Extracted data entries
((
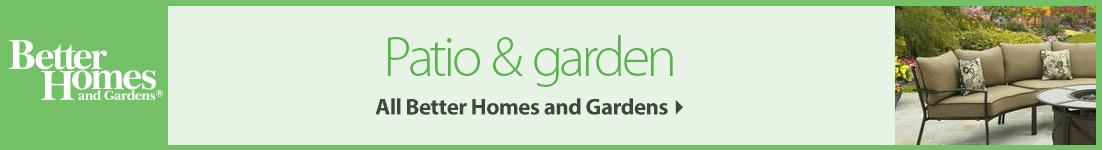 Shelf Header- BHG Patio & Garden 10.6.15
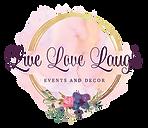 LiveLoveLaugh-2018-V1.png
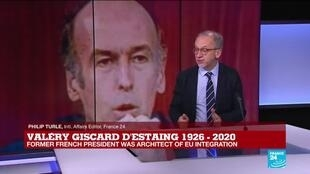 2020-12-03 11:03 Former President Valéry Giscard d'Estaing 'was the incarnation' of a forward-moving France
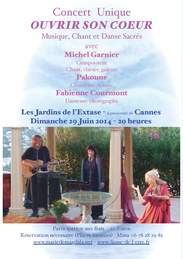 Concert OUVRIR SON COEUR à Théoule, le 29 juin 2014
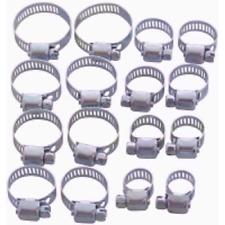 Amtech Metal 16pc Assorted Hose Clamps  Clips Steel Pipe Clamp Assortment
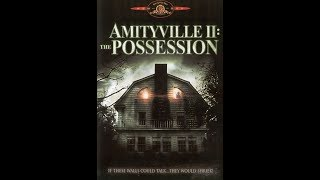 Amityville 2 The Possession Trailer Reactions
))
Work instructions: The answer should be an exact restatement of every entry, with the pictures omitted.

Solution to this task:
 Shelf Header- BHG Patio & Garden 10.6.15
 LiveLoveLaugh-2018-V1.png
 2020-12-03 11:03 Former President Valéry Giscard d'Estaing 'was the incarnation' of a forward-moving France
 Concert OUVRIR SON COEUR à Théoule, le 29 juin 2014
 Amtech Metal 16pc Assorted Hose Clamps  Clips Steel Pipe Clamp Assortment
 Amityville 2 The Possession Trailer Reactions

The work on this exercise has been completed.